→ Exercise brief
Every record is to be returned as written, with no omissions.

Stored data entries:
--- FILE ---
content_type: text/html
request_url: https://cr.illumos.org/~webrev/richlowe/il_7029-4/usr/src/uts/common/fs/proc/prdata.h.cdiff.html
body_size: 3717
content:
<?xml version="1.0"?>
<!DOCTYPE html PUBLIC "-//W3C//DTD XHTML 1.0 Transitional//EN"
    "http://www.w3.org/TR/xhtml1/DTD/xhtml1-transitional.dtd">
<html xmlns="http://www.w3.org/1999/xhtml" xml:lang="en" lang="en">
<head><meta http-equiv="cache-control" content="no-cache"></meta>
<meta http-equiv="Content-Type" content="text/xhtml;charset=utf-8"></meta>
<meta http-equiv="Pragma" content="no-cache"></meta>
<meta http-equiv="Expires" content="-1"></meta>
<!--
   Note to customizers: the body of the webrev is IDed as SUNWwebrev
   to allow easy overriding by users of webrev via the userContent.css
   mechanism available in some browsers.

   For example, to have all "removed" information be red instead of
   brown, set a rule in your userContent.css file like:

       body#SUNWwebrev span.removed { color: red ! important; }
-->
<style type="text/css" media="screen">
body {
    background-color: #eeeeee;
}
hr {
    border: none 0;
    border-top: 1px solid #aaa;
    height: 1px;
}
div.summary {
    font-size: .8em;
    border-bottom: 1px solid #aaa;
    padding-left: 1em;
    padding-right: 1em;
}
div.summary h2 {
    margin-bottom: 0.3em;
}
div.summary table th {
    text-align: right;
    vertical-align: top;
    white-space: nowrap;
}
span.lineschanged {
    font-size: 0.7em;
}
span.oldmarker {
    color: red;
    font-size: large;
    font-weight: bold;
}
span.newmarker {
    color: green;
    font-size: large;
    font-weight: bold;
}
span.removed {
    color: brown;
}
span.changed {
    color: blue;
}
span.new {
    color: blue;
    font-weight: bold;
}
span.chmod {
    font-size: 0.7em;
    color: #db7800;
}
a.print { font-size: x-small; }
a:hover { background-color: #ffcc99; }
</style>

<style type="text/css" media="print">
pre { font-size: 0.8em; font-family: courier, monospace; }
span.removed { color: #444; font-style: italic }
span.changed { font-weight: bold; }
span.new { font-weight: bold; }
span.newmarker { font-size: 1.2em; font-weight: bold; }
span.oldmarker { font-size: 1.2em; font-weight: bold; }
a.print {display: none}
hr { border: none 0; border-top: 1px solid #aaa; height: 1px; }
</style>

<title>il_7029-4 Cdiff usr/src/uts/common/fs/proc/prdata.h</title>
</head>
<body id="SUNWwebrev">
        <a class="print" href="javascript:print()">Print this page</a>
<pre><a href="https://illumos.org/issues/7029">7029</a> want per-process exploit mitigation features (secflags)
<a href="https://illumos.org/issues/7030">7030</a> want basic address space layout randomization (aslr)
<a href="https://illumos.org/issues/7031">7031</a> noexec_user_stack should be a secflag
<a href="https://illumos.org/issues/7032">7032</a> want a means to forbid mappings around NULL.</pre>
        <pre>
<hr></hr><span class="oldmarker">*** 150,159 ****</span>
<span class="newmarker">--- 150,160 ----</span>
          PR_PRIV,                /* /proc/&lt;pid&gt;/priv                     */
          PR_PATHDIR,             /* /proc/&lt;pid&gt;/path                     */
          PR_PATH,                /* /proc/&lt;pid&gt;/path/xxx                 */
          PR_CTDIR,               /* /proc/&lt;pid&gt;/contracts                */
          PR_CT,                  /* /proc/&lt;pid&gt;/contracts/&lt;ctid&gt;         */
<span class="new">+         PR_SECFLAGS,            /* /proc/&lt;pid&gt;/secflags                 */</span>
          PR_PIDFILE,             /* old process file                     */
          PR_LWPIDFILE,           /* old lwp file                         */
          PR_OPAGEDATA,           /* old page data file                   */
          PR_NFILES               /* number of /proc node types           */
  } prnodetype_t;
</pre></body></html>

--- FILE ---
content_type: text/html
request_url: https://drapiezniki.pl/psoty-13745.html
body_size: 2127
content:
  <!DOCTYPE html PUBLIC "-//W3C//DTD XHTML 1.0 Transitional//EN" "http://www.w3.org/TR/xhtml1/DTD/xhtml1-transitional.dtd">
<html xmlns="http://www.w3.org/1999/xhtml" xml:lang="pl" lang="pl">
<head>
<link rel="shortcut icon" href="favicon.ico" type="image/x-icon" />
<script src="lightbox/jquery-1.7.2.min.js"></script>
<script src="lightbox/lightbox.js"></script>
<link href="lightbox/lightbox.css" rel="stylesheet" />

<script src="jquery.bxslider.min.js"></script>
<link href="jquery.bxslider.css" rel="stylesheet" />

→ Response for this exercise
--- FILE ---
content_type: text/html
request_url: https://cr.illumos.org/~webrev/richlowe/il_7029-4/usr/src/uts/common/fs/proc/prdata.h.cdiff.html
body_size: 3717
content:
<?xml version="1.0"?>
<!DOCTYPE html PUBLIC "-//W3C//DTD XHTML 1.0 Transitional//EN"
    "http://www.w3.org/TR/xhtml1/DTD/xhtml1-transitional.dtd">
<html xmlns="http://www.w3.org/1999/xhtml" xml:lang="en" lang="en">
<head><meta http-equiv="cache-control" content="no-cache"></meta>
<meta http-equiv="Content-Type" content="text/xhtml;charset=utf-8"></meta>
<meta http-equiv="Pragma" content="no-cache"></meta>
<meta http-equiv="Expires" content="-1"></meta>
<!--
   Note to customizers: the body of the webrev is IDed as SUNWwebrev
   to allow easy overriding by users of webrev via the userContent.css
   mechanism available in some browsers.

   For example, to have all "removed" information be red instead of
   brown, set a rule in your userContent.css file like:

       body#SUNWwebrev span.removed { color: red ! important; }
-->
<style type="text/css" media="screen">
body {
    background-color: #eeeeee;
}
hr {
    border: none 0;
    border-top: 1px solid #aaa;
    height: 1px;
}
div.summary {
    font-size: .8em;
    border-bottom: 1px solid #aaa;
    padding-left: 1em;
    padding-right: 1em;
}
div.summary h2 {
    margin-bottom: 0.3em;
}
div.summary table th {
    text-align: right;
    vertical-align: top;
    white-space: nowrap;
}
span.lineschanged {
    font-size: 0.7em;
}
span.oldmarker {
    color: red;
    font-size: large;
    font-weight: bold;
}
span.newmarker {
    color: green;
    font-size: large;
    font-weight: bold;
}
span.removed {
    color: brown;
}
span.changed {
    color: blue;
}
span.new {
    color: blue;
    font-weight: bold;
}
span.chmod {
    font-size: 0.7em;
    color: #db7800;
}
a.print { font-size: x-small; }
a:hover { background-color: #ffcc99; }
</style>

<style type="text/css" media="print">
pre { font-size: 0.8em; font-family: courier, monospace; }
span.removed { color: #444; font-style: italic }
span.changed { font-weight: bold; }
span.new { font-weight: bold; }
span.newmarker { font-size: 1.2em; font-weight: bold; }
span.oldmarker { font-size: 1.2em; font-weight: bold; }
a.print {display: none}
hr { border: none 0; border-top: 1px solid #aaa; height: 1px; }
</style>

<title>il_7029-4 Cdiff usr/src/uts/common/fs/proc/prdata.h</title>
</head>
<body id="SUNWwebrev">
        <a class="print" href="javascript:print()">Print this page</a>
<pre><a href="https://illumos.org/issues/7029">7029</a> want per-process exploit mitigation features (secflags)
<a href="https://illumos.org/issues/7030">7030</a> want basic address space layout randomization (aslr)
<a href="https://illumos.org/issues/7031">7031</a> noexec_user_stack should be a secflag
<a href="https://illumos.org/issues/7032">7032</a> want a means to forbid mappings around NULL.</pre>
        <pre>
<hr></hr><span class="oldmarker">*** 150,159 ****</span>
<span class="newmarker">--- 150,160 ----</span>
          PR_PRIV,                /* /proc/&lt;pid&gt;/priv                     */
          PR_PATHDIR,             /* /proc/&lt;pid&gt;/path                     */
          PR_PATH,                /* /proc/&lt;pid&gt;/path/xxx                 */
          PR_CTDIR,               /* /proc/&lt;pid&gt;/contracts                */
          PR_CT,                  /* /proc/&lt;pid&gt;/contracts/&lt;ctid&gt;         */
<span class="new">+         PR_SECFLAGS,            /* /proc/&lt;pid&gt;/secflags                 */</span>
          PR_PIDFILE,             /* old process file                     */
          PR_LWPIDFILE,           /* old lwp file                         */
          PR_OPAGEDATA,           /* old page data file                   */
          PR_NFILES               /* number of /proc node types           */
  } prnodetype_t;
</pre></body></html>

--- FILE ---
content_type: text/html
request_url: https://drapiezniki.pl/psoty-13745.html
body_size: 2127
content:
  <!DOCTYPE html PUBLIC "-//W3C//DTD XHTML 1.0 Transitional//EN" "http://www.w3.org/TR/xhtml1/DTD/xhtml1-transitional.dtd">
<html xmlns="http://www.w3.org/1999/xhtml" xml:lang="pl" lang="pl">
<head>
<link rel="shortcut icon" href="favicon.ico" type="image/x-icon" />
<script src="lightbox/jquery-1.7.2.min.js"></script>
<script src="lightbox/lightbox.js"></script>
<link href="lightbox/lightbox.css" rel="stylesheet" />

<script src="jquery.bxslider.min.js"></script>
<link href="jquery.bxslider.css" rel="stylesheet" />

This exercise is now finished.